A newcomer to the Hamptons real estate scene brings an Amagansett cottage into the light
As a girl growing up in California in the 1990s, Amalia Graziani, the founder of Noor Property Group, loved to watch her serial-renovator father blow out walls. Today she ascribes her confidence in the building trade to that formative experience. Certainly, it emboldened Graziani to try her hand at residential wall-bashing and other stereotypically male pursuits. Before the advent of HGTV, home renovation was widely considered a man’s game. But the success of celebrity designer-builders like Joanna Gaines and Leanne Ford has changed public perception and encouraged other women to follow in their footsteps.
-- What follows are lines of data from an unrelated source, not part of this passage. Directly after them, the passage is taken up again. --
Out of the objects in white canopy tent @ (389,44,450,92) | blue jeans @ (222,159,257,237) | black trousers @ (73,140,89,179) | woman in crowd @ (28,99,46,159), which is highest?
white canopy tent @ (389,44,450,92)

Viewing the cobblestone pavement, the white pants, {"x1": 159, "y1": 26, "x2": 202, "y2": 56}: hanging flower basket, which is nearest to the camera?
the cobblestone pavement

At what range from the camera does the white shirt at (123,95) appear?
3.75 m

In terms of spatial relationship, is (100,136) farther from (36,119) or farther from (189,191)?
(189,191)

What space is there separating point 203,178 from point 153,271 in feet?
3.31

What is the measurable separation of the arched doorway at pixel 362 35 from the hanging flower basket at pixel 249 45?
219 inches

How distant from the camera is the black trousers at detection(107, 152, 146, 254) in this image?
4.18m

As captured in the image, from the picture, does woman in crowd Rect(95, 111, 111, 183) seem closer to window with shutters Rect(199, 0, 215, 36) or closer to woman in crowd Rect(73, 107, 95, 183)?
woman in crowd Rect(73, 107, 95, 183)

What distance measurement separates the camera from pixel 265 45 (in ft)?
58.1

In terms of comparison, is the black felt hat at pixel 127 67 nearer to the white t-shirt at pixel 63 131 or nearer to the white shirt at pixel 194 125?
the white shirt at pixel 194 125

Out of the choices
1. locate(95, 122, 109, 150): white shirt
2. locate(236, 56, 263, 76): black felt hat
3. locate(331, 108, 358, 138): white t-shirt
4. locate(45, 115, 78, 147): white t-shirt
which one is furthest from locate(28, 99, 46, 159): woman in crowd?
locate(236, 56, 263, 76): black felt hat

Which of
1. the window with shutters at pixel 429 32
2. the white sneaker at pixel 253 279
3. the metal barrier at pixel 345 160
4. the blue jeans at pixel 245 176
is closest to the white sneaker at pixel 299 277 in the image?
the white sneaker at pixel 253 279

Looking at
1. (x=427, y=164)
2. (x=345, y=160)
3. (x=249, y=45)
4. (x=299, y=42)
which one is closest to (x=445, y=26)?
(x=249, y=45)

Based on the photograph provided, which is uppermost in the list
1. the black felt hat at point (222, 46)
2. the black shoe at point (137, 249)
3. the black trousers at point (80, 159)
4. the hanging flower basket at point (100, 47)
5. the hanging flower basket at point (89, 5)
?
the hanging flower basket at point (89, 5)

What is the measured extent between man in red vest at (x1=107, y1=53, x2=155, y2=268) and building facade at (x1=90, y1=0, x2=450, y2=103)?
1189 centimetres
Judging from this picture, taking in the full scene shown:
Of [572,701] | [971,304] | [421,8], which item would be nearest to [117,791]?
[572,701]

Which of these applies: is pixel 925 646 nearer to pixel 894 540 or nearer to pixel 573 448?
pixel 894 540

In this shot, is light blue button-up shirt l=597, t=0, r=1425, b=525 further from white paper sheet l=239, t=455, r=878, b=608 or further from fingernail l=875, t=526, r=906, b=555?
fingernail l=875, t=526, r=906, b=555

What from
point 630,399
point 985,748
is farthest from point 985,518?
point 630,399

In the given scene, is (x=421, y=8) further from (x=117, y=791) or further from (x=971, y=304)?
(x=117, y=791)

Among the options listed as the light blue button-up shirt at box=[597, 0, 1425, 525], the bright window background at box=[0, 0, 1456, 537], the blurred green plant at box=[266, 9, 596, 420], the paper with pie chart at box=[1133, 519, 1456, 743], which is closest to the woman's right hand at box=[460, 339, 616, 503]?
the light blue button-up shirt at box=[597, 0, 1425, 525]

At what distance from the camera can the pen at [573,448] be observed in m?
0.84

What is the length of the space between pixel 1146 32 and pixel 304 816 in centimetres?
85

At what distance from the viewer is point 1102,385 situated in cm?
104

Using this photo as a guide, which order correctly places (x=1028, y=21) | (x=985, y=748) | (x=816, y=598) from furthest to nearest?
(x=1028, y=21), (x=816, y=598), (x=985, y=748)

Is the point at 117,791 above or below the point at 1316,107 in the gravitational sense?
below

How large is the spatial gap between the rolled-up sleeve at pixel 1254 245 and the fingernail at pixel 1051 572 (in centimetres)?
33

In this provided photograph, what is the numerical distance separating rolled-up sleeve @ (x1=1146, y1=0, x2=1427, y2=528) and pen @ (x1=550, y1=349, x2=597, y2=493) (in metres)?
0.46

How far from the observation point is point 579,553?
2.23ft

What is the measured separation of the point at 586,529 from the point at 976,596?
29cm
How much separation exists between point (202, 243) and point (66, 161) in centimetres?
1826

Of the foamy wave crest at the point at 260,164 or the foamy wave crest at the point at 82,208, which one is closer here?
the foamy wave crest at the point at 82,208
Count Graziana among them. For the last several years, she has been slowly adding properties in the Hamptons and in upstate New York to her small but exquisite real estate portfolio of houses she buys and renovates. It began as an experiment, in 2016, with a cottage on a leafy street, south of Montauk Highway, in Amagansett. By all accounts, the place was destined for the wrecking ball. Low ceilings, wall-to-wall carpet, small, inefficient windows, and a warren of close, dark rooms made the house feel claustrophobic. The amount of structural work to be done was daunting, to say nothing of the cost of land in that choice location. But Graziani, who has an M.S. in real estate development and architecture from Columbia University and is an MBA candidate at NYU Stern, had a pretty good sense as to what she was in for. More to the point, she saw the property as a strategic purchase with strong potential that would serve as a design lab and eventually generate rental income. She made an offer.
The renovation took a year, during which time she raised the ceiling, a move that both gave the place height and airiness and style, as it revealed the contours of the pitched rooflines. To highlight that feature, she installed on the ceiling of most rooms white bead board overlaid with decorative timber beams which in turn play off the new wide plank oak floors. Her other inspired idea was to replace small windows with runs of French doors. She also transformed a high-ceilinged garage into a wood-paneled sitting room with a lodge-like feel thanks to the discovery of structural ceiling beams which she exposed and clad in pine. Over the big stone fireplace she created a window through which light pours in year-round.
By the end of the gut renovation, she’d expanded the 2,800-square-foot structure to 3,300-square feet. When it was time to decorate the place, she adhered to a palette of neutral beiges and sand tones and furnished it with pieces from local retailers and Restoration Hardware.
When Graziani took on the renovation, she was working in data science, writing research studies for big companies. She thought the Amagansett cottage would be a one-off project, but she enjoyed the creative process so much that she found herself eager to repeat the experience. Thus, she established Noor Property Group. To date, she has completed a second renovation in the Lazy Point neighborhood of Amagansett and has been working on the transformation of a run-down yet beautiful commercial farm in upstate New York.
While the redesign of houses is hardly an all-male profession, the building trade itself is dominated by men; any woman who deals with contractors must learn that guild’s codes. Graziani, who is thirty, is no exception. ‘As a younger woman in this field, I’ve heard a very wide range of comments and have had to contend with sexism,’ she says. ‘It doesn’t seem to matter whether you’re smiley or stern-faced, it’s always there.’ Her strategy? ‘Research. In my experience, the most successful negotiations hinge on that extra bit of information and planning.’